Di beberapa bagian saya menemukan
argumentasi tentang tumbuhnya kelas menengah yang menginginkan kehidupan yang
jauh lebih mapan. Tentu saja, tak ada yang salah dengan keinginan untuk mapan,
namun jika ditempuh dengan cara shortcut
(jalan pintas) yang menjadikan institusi negara sebagai lahan untuk memenuhi
gaya hidup, tentunya menimbulkan masalah. Kelas menengah dipaksa berlari untuk memasuki
satu sirkuit pencarian kemapanan, yang pemenangnya adalah mereka yang paling
banyak memiliki materi.
Yang kemudian muncul adalah banyak kelas
menengah yang berbondong-bondong memasuki arena politik demi mengamankan kepentingan
bisnis, serta pemenuhan kebutuhan pribadi. Desentralisasi dan politik lokal
telah melahirkan satu keompok kelas menengah yang measuki rimba politik demi
melegitimasi kepentingan pribadi. Hutan-hutan, sumberdaya, serta ekosistem
dilihat serupa remah makanan yang kemudian dibagikan secara merata ke banyak
pihak, mulai dari pejabat di level pusat, para mafia tanah, mafia tambang,
hingga banyak aktor negara.
Demi kemakmuran, negara menjadi ruang yang
harus dikuasai dan dikendalikan. Para pemodal lalu memasuki berbagai posisi
pejabat publik demi mengendalikan regulasi dan mengatur paket proyek. Jika
gagal memasuki arena, maka mereka akan berusaha untuk menaikkan rekanannya,
lalu mengendalikan berbagai paket proyek dan kebijakan demi menggapai kemakmuran
serta kesejahteraan.
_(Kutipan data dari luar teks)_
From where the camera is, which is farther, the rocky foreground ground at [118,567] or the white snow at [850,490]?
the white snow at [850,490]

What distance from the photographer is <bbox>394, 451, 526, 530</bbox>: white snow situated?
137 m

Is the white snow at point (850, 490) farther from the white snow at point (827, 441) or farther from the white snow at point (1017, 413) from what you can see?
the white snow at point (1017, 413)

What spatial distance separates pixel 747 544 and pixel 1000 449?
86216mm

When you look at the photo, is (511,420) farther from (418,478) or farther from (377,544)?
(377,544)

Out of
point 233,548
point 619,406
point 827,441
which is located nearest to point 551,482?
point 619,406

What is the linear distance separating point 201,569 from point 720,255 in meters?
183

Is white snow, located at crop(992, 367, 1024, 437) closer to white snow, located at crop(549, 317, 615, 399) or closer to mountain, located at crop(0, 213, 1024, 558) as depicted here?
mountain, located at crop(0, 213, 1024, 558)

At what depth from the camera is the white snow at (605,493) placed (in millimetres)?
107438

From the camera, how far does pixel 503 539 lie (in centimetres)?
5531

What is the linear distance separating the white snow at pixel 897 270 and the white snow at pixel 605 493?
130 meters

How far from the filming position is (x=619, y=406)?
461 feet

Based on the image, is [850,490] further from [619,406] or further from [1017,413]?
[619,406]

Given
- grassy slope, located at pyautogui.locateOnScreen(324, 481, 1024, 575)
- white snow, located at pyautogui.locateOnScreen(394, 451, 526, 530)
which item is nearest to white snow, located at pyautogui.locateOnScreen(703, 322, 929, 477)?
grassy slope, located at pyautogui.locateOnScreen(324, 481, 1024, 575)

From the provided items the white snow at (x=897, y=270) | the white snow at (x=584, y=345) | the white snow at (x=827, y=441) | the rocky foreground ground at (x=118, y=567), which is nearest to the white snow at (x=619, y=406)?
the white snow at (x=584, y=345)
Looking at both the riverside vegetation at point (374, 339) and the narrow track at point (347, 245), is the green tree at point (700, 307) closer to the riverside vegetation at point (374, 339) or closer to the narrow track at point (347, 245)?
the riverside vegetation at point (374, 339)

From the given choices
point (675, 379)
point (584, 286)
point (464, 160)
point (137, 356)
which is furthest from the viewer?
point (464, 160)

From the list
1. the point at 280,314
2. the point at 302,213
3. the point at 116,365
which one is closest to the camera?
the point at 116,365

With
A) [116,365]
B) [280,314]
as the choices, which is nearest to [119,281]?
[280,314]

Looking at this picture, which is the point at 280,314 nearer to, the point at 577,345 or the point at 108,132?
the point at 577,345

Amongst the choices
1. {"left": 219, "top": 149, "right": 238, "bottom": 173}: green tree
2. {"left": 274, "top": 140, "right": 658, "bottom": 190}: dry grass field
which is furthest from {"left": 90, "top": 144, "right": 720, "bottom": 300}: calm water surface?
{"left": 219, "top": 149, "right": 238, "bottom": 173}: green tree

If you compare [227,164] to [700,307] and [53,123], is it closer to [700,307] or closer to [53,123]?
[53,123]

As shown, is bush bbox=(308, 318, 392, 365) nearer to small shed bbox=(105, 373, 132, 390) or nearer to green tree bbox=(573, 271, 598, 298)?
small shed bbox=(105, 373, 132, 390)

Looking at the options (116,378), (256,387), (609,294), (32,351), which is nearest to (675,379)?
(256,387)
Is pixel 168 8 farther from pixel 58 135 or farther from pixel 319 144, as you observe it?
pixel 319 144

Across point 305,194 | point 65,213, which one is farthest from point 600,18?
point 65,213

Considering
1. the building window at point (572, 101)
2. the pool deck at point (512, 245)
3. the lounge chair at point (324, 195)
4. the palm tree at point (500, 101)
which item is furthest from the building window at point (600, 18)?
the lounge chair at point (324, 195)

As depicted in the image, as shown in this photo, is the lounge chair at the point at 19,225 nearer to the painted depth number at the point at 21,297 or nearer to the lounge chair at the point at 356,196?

Pada titik ini, hutan kita menjadi kue tart yang lalu
dibagikan ke banyak pihak.
Ah, entah kenapa, saya membayangkan nasib bekantan-bekantan
ini. Saya membayangkan betapa tidak berdayanya mereka ketika berhadapan dengan
kelas menengah kota yang semakin merambah ruang hidup mereka. Kalaupun para
bekantan memasuki perkampungan, maka itu harus dilihat sebagai sebentuk protes
atas kian terbatasnya ruang hidup mereka.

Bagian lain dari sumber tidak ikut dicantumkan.